Dataset
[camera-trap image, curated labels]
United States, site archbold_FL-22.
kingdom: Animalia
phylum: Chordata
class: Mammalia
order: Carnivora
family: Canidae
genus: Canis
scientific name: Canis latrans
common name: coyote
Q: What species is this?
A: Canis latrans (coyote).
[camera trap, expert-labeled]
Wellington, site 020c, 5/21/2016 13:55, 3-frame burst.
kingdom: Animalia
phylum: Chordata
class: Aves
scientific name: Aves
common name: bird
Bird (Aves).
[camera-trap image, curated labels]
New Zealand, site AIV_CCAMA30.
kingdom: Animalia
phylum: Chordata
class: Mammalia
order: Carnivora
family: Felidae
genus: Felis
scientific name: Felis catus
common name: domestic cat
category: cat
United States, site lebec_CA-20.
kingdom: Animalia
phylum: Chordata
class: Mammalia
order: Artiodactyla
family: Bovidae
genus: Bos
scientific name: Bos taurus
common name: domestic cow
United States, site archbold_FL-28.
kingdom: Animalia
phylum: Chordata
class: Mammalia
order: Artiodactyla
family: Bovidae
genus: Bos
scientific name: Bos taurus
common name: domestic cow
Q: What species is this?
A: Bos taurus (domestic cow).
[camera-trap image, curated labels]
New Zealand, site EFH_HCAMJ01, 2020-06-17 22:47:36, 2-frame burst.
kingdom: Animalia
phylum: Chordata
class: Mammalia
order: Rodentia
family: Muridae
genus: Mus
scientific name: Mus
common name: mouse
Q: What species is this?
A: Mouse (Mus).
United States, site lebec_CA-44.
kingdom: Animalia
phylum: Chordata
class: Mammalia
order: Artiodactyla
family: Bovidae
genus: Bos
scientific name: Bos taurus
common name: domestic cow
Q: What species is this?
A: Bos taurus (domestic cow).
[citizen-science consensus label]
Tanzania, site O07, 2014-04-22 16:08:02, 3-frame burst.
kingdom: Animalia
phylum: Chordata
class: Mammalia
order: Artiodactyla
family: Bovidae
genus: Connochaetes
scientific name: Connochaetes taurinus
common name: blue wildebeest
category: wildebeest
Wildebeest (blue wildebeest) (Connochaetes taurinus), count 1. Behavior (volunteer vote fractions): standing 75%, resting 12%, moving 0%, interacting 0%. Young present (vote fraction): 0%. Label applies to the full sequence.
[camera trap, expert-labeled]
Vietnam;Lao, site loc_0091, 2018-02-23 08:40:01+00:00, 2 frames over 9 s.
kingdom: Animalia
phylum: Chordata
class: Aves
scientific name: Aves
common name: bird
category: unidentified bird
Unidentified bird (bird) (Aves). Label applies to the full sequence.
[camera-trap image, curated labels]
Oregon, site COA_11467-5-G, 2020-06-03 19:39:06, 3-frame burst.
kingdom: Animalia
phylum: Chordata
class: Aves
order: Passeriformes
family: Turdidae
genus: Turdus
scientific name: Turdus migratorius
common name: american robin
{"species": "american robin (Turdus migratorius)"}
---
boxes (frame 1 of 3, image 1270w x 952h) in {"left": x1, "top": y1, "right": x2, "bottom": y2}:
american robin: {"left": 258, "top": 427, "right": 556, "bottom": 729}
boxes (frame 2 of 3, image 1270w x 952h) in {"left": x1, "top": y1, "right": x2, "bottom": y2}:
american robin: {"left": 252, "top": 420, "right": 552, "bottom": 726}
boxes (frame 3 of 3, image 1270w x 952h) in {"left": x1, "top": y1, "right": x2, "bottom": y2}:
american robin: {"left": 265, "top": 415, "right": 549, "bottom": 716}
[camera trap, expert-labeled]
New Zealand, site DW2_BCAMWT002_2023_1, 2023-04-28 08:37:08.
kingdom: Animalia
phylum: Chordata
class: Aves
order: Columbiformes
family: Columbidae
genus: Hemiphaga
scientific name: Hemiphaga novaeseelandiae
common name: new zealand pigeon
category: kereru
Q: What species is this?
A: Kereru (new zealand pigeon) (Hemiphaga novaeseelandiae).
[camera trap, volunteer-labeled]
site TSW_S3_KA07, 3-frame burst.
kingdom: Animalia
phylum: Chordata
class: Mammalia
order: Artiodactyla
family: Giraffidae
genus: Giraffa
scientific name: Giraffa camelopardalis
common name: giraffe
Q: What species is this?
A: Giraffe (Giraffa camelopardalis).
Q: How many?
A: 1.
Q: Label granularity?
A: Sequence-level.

What is expected
Go through the data above and copy each line in which "States" appears.

Response for this exercise
United States, site archbold_FL-22.
United States, site lebec_CA-20.
United States, site archbold_FL-28.
United States, site lebec_CA-44.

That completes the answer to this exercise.